Tapping into the emerging work force Featured

6:47am EDT August 29, 2006
The labor pool of qualified people in the U.S. today is smaller than it has been for quite some time, so many companies’ employment needs are going unfilled as they desperately search for the people they can’t operate without.

With that in mind, Lisa Kyle, district director for Spherion, a recruitment and staffing agency headquartered in Ft. Lauderdale, says the key thing that companies need to focus on is employee retention and come up with more ways than just raising one’s pay to keep employees around.

Smart Business spoke with Kyle about the characteristics of the emerging work force and how companies might best tap into it.

How does the work force in the modern era differ than any in the past?
For 10 years, we tracked and benchmarked what motivates workers as well as what steps employers were taking to attract and leverage talent. We found that, by the end of the decade, there will be 10 million more jobs available than workers to fill them. We also found that there were a lot of serious misconceptions about retention among employers and their current as well as future employees. There were a lot of areas of disconnect between what employees need and want and what employers were providing.

We also found that employers on average believe that 14 percent of the work force will leave their current job within the next year. But through our survey, we found that over 40 percent were planning on leaving their current jobs within the next year.

Nearly 45 percent of companies believe that work force planning is a minor initiative. But because of the recruiting crunch, this will have to increase as the baby boomers exit the work force. In addition to providing a contingent work force for our clients, our main goal right now is to try to help our clients focused on the retention of their current employees so they have fewer turnovers.

What are some retention strategies that companies can use?
One of the most important is offering employees solid training and development. The desire for more training and career development has been driven by the digital and computer age where people are trying to gain the skills they need in this new age of business.

Compensation and benefits are always important. We’ve entered a new age of compensation deflation where little or no pay increases are taking place but benefit costs are rising.

Being sensitive to the work/life balance by offering employees flexible hours and vacation time is paramount, too.

How has the increasing number of immigrants affected the work force?
It’s a good thing, in that all companies are focused on diversity. We work with some local organizations that assist immigrants by placing them in jobs comparable to what they did in their native country. Many clients are looking to become more diverse and are thus asking to tap into this work force.
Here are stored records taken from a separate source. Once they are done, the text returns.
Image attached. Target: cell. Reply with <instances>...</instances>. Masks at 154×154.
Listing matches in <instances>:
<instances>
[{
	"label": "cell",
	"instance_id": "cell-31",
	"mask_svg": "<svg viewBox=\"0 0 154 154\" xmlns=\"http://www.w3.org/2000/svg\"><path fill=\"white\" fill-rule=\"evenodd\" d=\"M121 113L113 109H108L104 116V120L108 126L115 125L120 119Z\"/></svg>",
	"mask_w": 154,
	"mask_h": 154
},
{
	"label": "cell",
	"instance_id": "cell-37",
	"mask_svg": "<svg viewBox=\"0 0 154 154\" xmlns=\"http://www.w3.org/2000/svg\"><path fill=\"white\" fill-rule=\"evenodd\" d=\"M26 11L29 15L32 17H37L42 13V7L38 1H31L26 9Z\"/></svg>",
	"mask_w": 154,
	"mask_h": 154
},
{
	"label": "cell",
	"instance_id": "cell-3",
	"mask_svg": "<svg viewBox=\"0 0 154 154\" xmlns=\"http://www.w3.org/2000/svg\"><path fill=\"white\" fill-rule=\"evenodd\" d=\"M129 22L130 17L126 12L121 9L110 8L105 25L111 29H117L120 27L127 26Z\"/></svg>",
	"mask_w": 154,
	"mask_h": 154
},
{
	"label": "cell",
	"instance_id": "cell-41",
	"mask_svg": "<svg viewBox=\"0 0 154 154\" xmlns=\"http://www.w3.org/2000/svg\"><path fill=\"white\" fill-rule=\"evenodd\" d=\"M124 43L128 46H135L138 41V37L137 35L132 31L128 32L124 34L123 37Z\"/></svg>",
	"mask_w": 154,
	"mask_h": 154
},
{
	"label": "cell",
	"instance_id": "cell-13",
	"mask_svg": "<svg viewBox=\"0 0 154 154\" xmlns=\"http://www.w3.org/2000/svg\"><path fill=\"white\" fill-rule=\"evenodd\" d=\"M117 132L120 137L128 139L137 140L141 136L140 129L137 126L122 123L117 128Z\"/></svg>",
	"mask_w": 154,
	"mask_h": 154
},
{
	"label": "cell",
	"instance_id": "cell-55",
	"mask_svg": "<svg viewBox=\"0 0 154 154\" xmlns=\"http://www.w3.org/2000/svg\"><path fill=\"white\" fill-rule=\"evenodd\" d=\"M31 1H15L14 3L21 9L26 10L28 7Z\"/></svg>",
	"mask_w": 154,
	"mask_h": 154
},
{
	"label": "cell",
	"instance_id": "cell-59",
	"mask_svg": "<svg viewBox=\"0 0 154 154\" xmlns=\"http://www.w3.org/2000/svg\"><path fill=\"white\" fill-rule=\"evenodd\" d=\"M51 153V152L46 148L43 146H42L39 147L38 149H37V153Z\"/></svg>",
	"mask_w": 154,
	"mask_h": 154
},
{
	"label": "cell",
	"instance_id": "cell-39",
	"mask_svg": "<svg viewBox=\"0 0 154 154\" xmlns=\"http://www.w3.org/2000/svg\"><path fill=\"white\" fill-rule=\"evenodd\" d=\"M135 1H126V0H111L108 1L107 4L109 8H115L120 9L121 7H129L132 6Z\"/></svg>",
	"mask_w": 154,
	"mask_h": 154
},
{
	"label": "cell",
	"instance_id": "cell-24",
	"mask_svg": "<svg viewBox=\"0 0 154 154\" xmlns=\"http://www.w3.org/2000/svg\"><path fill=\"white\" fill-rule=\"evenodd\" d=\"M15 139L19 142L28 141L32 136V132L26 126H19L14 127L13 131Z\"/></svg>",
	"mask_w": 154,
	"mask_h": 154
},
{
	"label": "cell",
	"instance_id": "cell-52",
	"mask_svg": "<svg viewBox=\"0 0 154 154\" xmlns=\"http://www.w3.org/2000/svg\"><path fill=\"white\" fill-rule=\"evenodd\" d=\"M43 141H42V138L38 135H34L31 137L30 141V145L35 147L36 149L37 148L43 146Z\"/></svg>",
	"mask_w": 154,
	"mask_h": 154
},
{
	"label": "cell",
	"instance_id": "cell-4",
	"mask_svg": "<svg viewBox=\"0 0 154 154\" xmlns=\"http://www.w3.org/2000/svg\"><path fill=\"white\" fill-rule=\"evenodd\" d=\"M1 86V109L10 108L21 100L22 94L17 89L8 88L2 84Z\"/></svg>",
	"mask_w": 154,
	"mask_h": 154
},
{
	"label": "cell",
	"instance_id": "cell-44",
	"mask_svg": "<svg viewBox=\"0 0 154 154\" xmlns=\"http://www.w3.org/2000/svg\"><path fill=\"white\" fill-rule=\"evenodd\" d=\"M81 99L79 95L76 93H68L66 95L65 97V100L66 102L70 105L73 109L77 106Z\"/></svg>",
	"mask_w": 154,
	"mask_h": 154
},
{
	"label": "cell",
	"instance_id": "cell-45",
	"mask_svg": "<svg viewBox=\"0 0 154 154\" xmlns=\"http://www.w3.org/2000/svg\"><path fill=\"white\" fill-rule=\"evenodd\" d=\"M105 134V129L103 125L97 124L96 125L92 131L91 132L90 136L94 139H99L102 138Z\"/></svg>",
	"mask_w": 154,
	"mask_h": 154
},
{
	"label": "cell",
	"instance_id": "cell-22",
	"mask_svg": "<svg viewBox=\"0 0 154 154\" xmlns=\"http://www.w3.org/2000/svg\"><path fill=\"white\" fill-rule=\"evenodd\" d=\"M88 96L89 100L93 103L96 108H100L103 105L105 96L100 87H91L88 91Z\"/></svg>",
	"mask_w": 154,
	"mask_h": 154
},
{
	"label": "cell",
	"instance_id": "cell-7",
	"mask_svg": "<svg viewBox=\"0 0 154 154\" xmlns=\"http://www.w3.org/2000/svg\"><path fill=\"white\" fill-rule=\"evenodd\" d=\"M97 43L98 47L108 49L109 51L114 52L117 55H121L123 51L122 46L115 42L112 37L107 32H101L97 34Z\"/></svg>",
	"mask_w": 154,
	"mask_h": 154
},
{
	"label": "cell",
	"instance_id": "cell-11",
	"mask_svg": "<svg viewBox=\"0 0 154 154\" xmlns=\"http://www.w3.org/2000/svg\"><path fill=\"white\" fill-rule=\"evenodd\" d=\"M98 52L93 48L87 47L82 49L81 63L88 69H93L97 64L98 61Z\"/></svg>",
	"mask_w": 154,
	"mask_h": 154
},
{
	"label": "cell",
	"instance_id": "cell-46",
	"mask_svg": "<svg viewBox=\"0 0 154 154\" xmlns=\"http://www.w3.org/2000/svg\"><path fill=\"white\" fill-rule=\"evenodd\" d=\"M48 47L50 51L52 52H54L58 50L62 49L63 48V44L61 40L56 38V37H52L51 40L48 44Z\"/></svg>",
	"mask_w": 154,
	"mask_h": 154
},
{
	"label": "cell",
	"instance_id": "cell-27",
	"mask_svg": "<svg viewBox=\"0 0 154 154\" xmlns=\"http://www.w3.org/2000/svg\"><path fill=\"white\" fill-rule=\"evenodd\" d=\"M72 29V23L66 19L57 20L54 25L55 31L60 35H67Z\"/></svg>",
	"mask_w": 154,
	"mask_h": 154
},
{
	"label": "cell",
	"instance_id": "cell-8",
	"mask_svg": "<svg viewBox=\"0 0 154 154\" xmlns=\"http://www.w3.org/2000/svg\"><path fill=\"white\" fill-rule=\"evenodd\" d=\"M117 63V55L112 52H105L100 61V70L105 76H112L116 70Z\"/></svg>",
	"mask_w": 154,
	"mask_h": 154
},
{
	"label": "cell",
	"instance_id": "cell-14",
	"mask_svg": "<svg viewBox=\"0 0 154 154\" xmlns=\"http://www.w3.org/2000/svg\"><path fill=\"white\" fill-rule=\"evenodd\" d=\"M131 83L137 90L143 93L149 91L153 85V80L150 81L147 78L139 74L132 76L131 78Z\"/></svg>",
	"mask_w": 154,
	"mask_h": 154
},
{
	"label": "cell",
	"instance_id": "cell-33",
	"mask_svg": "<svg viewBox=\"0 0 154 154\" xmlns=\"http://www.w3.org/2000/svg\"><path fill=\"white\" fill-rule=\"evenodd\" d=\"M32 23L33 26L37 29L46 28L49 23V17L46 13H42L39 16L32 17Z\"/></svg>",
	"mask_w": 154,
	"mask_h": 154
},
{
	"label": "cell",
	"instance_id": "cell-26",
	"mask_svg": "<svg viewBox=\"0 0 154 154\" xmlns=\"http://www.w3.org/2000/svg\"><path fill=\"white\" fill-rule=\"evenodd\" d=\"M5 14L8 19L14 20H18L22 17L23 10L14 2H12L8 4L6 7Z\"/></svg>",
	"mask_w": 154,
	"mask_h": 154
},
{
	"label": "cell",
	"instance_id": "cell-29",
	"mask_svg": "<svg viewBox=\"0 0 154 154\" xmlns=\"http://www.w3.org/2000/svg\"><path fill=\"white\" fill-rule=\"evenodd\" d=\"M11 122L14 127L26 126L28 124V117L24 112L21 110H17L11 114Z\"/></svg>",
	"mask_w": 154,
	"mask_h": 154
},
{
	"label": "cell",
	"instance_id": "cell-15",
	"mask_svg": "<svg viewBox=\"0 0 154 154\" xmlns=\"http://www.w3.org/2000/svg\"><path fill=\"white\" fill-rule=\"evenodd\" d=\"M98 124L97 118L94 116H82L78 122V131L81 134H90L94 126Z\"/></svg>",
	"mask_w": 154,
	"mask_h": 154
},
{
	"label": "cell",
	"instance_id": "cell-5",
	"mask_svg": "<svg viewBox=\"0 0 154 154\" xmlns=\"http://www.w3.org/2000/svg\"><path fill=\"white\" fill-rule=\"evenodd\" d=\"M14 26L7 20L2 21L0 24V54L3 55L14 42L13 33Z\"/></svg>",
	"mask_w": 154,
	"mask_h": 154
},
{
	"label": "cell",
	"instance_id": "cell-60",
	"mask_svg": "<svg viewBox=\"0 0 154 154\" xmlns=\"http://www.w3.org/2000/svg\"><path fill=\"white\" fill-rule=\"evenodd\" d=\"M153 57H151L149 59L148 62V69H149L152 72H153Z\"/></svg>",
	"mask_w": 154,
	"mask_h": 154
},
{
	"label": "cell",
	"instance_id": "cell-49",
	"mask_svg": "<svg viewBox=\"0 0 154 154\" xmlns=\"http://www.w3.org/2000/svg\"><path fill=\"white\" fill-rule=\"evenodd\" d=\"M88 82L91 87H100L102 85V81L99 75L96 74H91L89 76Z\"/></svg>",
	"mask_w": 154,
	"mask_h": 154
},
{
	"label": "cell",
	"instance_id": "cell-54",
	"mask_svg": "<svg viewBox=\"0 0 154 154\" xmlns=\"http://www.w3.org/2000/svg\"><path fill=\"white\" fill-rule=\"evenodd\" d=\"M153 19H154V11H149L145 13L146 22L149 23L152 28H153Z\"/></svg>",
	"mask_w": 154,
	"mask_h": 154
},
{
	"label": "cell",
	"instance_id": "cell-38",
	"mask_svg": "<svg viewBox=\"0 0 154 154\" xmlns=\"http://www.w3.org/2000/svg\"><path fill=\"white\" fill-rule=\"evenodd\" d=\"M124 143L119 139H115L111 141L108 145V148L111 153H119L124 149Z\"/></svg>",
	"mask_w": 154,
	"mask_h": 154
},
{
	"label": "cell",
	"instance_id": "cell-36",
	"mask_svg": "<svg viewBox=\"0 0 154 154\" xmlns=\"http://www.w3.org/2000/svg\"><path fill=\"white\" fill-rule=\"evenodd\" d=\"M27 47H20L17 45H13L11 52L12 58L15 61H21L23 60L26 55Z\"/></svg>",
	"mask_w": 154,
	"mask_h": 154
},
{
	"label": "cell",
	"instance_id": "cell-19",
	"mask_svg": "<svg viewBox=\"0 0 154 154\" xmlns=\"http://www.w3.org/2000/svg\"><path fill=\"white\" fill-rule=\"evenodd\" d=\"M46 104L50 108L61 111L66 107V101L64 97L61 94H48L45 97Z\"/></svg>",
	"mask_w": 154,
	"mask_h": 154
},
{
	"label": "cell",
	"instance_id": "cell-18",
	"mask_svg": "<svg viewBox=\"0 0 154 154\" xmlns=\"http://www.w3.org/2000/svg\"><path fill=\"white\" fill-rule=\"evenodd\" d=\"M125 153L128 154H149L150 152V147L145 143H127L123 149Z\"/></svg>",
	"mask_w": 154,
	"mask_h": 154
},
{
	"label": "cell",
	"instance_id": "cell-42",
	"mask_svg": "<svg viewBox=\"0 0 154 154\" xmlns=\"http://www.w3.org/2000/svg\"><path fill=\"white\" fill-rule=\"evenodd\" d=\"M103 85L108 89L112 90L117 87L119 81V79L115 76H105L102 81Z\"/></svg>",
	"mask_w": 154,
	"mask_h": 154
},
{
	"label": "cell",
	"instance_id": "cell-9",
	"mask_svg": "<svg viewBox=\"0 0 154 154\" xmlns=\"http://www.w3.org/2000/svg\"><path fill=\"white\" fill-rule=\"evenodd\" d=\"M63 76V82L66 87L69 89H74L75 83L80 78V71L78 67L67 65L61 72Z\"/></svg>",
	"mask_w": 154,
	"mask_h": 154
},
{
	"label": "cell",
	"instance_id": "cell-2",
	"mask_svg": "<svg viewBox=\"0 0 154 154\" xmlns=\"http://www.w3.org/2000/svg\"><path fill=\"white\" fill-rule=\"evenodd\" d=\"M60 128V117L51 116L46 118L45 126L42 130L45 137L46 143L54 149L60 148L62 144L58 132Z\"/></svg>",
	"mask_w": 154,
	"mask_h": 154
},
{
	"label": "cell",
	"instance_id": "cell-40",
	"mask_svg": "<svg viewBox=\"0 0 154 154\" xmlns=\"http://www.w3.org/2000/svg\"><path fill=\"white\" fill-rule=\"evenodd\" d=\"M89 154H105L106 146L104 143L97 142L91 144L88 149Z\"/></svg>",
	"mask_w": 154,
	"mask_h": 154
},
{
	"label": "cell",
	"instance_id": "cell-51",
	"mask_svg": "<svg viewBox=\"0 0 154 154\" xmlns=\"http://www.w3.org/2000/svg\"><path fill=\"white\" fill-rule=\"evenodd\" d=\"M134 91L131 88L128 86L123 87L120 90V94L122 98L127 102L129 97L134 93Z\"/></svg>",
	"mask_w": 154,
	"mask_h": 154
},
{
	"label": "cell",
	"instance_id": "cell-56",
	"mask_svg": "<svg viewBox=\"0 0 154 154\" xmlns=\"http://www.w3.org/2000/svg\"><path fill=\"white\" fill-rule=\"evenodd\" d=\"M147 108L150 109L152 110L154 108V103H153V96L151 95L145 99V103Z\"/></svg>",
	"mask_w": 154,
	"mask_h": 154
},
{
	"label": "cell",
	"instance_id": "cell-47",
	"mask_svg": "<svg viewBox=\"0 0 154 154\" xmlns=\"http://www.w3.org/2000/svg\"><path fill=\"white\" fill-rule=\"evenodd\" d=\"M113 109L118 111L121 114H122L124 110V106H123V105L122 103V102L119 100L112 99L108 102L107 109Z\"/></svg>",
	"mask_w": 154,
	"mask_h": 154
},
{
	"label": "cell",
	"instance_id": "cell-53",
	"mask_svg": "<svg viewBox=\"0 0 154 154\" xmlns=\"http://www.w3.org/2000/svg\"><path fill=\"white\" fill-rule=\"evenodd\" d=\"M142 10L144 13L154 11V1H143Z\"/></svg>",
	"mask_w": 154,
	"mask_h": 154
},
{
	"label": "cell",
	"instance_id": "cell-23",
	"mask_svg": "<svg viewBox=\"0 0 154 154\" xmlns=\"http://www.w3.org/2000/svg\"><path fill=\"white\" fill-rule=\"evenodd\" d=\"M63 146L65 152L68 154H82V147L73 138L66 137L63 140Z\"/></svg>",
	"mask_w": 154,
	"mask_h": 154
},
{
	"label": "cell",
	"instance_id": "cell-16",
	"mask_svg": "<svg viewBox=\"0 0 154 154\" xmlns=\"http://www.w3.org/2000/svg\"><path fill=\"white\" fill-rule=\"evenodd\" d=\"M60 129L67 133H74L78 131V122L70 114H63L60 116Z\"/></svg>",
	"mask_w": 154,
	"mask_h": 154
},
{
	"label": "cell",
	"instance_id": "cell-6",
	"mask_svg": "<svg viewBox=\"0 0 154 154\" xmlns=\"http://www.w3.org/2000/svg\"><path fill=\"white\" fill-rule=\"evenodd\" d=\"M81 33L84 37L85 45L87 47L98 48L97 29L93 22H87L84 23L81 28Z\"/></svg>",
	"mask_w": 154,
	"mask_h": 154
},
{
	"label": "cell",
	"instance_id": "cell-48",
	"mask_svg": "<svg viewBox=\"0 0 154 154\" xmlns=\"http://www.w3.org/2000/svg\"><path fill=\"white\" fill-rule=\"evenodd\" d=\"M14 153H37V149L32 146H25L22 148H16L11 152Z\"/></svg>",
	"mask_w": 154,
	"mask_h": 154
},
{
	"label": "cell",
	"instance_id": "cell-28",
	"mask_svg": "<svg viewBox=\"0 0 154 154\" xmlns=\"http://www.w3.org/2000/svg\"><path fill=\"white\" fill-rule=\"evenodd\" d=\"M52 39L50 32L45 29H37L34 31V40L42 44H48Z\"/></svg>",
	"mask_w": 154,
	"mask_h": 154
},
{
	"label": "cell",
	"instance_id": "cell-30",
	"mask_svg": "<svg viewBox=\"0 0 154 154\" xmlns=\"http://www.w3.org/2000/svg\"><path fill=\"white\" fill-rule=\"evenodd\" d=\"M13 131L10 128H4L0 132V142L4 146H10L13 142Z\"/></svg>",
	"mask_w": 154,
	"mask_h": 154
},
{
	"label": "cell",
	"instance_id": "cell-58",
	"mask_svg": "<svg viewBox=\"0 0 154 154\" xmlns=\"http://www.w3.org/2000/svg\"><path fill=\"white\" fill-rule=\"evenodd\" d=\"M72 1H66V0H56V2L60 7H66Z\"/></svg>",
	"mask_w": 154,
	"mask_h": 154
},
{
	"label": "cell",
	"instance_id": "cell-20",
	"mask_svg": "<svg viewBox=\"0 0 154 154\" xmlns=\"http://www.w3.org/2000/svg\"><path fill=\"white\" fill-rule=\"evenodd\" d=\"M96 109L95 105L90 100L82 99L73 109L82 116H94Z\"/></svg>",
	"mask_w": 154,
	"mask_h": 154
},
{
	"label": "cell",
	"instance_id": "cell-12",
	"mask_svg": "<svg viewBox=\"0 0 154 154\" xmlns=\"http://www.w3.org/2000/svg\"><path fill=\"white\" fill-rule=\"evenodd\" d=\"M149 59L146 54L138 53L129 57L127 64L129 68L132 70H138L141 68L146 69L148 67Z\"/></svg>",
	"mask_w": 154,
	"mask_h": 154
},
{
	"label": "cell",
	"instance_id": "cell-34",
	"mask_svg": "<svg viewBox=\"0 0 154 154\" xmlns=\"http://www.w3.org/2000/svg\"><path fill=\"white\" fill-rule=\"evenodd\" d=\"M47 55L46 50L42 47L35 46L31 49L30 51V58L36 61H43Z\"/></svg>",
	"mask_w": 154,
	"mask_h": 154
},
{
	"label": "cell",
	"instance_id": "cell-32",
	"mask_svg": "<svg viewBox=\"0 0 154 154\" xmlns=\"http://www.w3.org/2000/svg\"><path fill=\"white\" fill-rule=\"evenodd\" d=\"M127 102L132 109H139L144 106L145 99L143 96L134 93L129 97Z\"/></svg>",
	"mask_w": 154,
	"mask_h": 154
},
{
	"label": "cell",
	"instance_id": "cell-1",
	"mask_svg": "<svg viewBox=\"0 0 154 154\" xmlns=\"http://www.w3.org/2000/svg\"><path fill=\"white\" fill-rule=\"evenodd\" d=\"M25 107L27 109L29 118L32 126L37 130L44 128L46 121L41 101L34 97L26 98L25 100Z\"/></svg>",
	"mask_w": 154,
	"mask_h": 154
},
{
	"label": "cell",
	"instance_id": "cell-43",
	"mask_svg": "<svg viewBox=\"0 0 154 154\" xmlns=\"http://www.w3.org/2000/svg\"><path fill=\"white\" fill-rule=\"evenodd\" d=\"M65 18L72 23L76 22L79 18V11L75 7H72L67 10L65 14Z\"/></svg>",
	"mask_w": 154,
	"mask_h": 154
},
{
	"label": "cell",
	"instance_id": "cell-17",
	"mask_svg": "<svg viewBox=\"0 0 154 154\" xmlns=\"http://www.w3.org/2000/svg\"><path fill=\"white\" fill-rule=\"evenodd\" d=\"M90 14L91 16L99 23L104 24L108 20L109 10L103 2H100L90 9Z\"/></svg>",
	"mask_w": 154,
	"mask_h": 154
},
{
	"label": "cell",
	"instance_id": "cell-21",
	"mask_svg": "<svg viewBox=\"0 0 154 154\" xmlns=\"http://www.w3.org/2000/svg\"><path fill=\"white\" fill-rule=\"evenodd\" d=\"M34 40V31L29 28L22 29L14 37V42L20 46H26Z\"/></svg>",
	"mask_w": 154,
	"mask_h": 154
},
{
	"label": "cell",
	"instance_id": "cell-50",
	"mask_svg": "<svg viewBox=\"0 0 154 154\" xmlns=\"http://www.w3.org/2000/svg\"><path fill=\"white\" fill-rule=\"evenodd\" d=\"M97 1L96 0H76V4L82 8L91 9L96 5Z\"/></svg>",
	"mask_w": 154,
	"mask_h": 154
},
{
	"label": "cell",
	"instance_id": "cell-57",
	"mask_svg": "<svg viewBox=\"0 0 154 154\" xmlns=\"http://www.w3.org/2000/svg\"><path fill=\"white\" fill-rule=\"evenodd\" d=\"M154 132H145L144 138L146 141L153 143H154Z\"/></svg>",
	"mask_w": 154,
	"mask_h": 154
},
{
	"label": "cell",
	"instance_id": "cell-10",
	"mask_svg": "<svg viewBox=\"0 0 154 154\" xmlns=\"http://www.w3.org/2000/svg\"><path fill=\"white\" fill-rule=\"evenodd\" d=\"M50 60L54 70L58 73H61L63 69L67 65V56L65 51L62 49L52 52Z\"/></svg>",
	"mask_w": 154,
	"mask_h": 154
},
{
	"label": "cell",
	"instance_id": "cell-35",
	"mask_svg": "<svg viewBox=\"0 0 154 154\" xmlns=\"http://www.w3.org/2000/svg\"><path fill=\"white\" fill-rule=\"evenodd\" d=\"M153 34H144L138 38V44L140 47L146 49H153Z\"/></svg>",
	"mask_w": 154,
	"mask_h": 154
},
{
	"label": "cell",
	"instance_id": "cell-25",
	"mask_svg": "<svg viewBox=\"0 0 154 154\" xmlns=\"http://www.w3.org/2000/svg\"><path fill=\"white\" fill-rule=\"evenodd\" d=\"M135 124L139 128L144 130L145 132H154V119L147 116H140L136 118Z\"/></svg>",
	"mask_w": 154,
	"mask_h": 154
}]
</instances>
Do you believe outsourcing labor to foreign countries has been good or bad for the labor pool?
I believe it has a positive side and a down side. For example, we never like to see a 500-seat call center moved out of the country because it eliminates jobs for Americans. If you look at it exponentially across the country, that could be thousands of jobs lost. However, when those jobs are moved overseas, suddenly 500 qualified people are looking for work.

With the recruiting crunch employers are facing today, that’s a virtual gold mine of good, experienced people who can be placed. It’s rewarding to help people that way.

How can a company be assured it is receiving quality people?
Companies should set up a list of criteria, including educational background, references, skill sets. Do managers want background screening and drug screening completed in addition to past work experience?

The candidate should not only be qualified for the job but also fit the company’s culture. We funnel candidates through several steps in order to make sure that happens.

Prior to a face-to-face interview, candidates must pass an automated three-tier questionnaire via the phone. If all three tiers are passed, they are then directed to the Candidate Resource Center where they can apply to work with Spherion. That, in turn, allows the pre-screened candidate to become an applicant. A face-to-face interview takes place next, followed by intensive screening, testing, referencing, employment eligibility and any other criteria requested by the client.